Exploring and Analyzing Change: The Janus Project
Abstract: Data change, all the time. The Janus project seeks to address the Variability dimension of Big Data by modeling, exploring, and analyzing such change, providing valuable insights into the evolving real world and the ways in which data about it are collected and used.
We start by identifying technical challenges that need to be addressed to realize the Janus vision. Towards this end, we have extracted and worked with the histories of various structured datasets, including DBLP, IMDB, open government data, and Wikipedia, for which a detailed history of every edit is available. Our DBChEx (Database Change Explorer) prototype enables interactive exploration of data and schema changes, and we show how DBChEx can help users gain valuable insights by exploring two real-world datasets, IMDB and Wikipedia infoboxes.
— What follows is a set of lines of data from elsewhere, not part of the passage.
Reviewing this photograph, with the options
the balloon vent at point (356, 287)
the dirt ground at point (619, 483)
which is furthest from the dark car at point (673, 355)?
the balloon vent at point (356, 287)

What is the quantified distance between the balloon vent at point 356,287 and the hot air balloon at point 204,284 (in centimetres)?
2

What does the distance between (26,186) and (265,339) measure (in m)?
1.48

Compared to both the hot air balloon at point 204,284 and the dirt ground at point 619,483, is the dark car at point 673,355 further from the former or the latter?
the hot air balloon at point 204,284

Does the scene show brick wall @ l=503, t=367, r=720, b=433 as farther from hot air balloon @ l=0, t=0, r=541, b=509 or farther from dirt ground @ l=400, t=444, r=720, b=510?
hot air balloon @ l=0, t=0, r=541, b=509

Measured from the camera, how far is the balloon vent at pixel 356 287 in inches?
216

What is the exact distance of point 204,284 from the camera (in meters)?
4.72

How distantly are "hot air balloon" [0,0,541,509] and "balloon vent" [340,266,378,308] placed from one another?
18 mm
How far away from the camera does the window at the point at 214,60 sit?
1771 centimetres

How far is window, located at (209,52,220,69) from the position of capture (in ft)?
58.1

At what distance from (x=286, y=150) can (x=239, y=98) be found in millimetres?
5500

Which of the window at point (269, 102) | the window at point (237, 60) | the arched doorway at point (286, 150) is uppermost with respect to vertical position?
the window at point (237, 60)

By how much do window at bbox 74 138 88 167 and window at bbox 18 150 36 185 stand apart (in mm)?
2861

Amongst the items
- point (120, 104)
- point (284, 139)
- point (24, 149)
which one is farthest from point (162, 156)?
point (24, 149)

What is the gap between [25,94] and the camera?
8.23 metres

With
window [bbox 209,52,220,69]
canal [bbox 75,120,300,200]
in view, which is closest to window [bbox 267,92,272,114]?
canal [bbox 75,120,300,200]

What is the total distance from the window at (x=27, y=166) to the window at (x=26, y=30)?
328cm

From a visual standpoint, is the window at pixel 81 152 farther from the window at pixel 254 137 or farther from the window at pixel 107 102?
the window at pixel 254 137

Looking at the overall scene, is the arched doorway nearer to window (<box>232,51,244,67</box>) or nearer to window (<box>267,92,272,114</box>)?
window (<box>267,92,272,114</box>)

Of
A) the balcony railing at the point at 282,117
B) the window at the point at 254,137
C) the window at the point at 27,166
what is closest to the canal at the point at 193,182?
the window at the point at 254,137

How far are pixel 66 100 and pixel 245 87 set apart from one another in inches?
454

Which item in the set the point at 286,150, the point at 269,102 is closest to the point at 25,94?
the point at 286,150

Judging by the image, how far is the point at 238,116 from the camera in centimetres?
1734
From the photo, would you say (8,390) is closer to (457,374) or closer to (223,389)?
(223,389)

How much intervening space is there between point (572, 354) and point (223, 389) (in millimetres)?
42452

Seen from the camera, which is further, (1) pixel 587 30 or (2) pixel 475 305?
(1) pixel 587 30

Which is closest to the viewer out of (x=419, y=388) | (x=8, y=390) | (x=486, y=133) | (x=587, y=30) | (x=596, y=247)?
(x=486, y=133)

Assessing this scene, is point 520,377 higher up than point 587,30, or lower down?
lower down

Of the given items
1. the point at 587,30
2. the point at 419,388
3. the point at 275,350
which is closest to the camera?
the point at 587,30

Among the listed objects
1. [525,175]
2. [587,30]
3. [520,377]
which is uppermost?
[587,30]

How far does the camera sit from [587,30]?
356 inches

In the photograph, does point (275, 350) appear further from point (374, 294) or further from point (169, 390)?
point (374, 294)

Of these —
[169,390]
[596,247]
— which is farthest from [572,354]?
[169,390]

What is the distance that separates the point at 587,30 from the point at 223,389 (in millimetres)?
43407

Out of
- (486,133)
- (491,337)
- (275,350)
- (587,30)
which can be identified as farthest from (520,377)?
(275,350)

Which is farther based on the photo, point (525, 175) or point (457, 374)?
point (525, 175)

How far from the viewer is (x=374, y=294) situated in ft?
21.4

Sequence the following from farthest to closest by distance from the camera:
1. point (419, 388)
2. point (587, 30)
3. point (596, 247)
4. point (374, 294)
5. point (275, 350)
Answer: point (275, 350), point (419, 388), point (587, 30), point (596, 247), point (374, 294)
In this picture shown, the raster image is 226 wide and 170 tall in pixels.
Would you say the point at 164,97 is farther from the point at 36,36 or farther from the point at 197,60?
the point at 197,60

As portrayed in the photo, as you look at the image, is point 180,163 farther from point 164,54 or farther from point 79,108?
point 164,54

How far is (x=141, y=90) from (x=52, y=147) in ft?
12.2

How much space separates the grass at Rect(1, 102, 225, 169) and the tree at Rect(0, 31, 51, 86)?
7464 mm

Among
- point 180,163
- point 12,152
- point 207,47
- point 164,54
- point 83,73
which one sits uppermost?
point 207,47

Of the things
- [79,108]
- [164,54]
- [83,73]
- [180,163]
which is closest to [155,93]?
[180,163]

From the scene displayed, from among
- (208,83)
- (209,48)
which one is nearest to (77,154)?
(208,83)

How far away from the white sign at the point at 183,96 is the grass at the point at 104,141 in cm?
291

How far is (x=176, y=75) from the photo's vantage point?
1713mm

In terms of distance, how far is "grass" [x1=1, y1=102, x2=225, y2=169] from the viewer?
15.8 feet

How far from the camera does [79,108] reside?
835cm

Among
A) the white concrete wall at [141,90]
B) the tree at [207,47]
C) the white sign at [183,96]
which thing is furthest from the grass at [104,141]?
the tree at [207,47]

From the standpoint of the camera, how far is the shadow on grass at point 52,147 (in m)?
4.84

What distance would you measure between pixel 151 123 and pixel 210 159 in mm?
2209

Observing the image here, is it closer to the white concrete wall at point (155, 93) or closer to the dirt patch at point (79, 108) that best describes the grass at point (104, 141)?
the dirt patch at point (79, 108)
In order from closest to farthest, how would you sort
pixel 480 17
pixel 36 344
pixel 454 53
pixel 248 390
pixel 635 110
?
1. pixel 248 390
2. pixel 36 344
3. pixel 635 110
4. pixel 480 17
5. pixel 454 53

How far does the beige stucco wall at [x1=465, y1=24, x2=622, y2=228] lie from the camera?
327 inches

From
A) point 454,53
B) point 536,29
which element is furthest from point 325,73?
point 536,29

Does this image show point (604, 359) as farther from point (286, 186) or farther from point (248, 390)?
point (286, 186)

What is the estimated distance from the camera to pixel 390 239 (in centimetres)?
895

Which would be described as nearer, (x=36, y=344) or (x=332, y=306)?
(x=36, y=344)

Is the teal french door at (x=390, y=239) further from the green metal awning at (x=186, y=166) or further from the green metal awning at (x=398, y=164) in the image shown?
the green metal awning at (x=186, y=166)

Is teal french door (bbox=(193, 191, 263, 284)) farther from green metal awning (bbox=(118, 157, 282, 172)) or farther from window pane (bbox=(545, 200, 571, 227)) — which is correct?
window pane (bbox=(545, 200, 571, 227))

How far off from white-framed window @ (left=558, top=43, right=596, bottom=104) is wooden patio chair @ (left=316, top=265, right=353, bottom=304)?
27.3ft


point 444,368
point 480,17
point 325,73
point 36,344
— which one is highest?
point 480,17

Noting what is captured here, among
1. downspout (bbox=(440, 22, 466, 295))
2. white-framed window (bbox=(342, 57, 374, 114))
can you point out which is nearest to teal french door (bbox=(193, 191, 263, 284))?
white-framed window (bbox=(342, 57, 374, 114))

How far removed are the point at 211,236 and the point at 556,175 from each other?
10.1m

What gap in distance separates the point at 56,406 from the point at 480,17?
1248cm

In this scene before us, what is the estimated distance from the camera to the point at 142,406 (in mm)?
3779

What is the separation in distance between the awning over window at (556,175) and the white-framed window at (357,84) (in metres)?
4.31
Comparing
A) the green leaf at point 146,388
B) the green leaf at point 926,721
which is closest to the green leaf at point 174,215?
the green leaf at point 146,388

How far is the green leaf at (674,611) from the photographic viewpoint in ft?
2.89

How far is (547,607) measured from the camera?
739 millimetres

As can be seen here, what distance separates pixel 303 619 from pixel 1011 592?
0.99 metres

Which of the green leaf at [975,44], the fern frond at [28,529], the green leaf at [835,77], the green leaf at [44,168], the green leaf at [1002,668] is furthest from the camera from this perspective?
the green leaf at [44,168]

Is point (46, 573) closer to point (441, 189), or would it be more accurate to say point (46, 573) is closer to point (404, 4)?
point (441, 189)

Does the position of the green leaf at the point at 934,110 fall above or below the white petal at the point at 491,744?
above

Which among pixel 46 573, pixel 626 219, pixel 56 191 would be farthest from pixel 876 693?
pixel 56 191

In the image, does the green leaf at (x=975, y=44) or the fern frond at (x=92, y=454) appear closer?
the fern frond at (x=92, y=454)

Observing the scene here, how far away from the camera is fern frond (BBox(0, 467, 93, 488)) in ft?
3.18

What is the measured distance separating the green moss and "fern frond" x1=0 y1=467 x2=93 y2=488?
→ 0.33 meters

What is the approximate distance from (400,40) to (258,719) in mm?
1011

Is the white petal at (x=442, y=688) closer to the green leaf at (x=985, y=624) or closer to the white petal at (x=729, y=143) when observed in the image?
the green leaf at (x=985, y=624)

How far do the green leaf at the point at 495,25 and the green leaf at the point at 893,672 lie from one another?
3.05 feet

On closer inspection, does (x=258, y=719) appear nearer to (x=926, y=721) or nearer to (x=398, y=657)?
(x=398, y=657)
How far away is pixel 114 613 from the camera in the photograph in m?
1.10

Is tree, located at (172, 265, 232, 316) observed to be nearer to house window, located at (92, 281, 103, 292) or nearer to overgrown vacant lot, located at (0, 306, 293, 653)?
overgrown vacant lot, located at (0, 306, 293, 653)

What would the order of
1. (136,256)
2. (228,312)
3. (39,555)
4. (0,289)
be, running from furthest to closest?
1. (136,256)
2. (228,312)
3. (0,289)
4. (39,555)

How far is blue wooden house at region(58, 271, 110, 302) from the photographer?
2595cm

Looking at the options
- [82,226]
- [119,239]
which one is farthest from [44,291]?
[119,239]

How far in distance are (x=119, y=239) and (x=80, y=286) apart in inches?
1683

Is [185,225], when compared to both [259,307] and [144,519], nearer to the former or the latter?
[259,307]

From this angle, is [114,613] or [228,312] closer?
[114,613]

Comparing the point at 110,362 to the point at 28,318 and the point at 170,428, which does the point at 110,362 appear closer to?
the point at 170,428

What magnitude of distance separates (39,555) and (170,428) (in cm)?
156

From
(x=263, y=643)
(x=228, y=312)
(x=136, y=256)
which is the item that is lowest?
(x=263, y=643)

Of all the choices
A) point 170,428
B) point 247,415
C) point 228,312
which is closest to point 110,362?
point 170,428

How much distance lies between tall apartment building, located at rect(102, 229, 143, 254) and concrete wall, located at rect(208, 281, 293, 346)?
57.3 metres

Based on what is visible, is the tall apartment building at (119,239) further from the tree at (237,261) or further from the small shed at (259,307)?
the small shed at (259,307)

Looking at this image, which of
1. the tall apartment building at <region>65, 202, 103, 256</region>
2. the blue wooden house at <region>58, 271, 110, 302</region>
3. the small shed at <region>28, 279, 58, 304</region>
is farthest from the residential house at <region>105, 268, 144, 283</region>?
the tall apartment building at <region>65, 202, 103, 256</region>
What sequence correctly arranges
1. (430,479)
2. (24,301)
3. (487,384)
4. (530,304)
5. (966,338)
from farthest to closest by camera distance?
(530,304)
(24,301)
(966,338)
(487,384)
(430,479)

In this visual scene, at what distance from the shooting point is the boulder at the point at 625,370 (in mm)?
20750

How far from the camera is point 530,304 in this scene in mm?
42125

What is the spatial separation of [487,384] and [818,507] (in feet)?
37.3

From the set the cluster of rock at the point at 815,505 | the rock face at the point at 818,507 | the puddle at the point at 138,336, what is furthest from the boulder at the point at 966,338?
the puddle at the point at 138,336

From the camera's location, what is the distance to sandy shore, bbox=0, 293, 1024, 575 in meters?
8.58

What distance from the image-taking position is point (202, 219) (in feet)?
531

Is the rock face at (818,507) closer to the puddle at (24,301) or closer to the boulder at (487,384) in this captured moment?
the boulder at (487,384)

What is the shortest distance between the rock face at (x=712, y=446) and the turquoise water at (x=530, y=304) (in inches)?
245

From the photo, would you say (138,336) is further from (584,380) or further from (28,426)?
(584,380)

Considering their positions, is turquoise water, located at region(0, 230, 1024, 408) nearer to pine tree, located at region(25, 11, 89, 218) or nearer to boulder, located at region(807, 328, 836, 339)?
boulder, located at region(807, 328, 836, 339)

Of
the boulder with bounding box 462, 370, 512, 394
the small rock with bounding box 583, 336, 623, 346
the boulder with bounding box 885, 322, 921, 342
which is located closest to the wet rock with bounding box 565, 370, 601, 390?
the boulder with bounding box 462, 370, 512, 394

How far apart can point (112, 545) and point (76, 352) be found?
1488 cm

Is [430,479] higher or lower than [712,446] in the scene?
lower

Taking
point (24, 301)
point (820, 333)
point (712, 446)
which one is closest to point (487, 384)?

Based on an analysis of the history of 3.5M tables on the English Wikipedia for a total of 53.8M table versions, we then illustrate the rich history of structured Wikipedia data: we show that tables are created in certain locations, they change their shape, they move, they grow, they shrink, their data change, they vanish, and they re-appear; indeed, each table has a life of its own. Finally, to help automatically interpret the useful knowledge harbored in the history of Wikipedia tables, we present recent results on two technical problems: (i) identifying Natural Keys, a particularly important piece of metadata, which serves as a primary key in tables over time and consists of attributes inherent to an entity, and (ii) matching tables, infoboxes and lists within a Wikipedia page across page revisions. We solve these problems at scale and make the resulting curated datasets available to the community to facilitate future research.
This is joint work with Tobias Bleifuß, Leon Bornemann, Dmitri Kalashnikov, and Felix Naumann.
Divesh Srivastava is the Head of Database Research at AT&T. He is a Fellow of the ACM, the President of the VLDB Endowment, co-chair of the ACM Publications Board, and on the Board of Directors of the Computing Research Association. He has served as PC co-chair of many international conferences including SIGMOD 2021, VLDB 2020 (Industrial), SIGMOD 2020 (Industrial), and ICDE 2019. He has presented keynote talks at several international conferences, and his research interests and publications span a variety of topics in data management. He received his Ph.D. from the University of Wisconsin, Madison, USA, and his Bachelor of Technology from the Indian Institute of Technology, Bombay, India.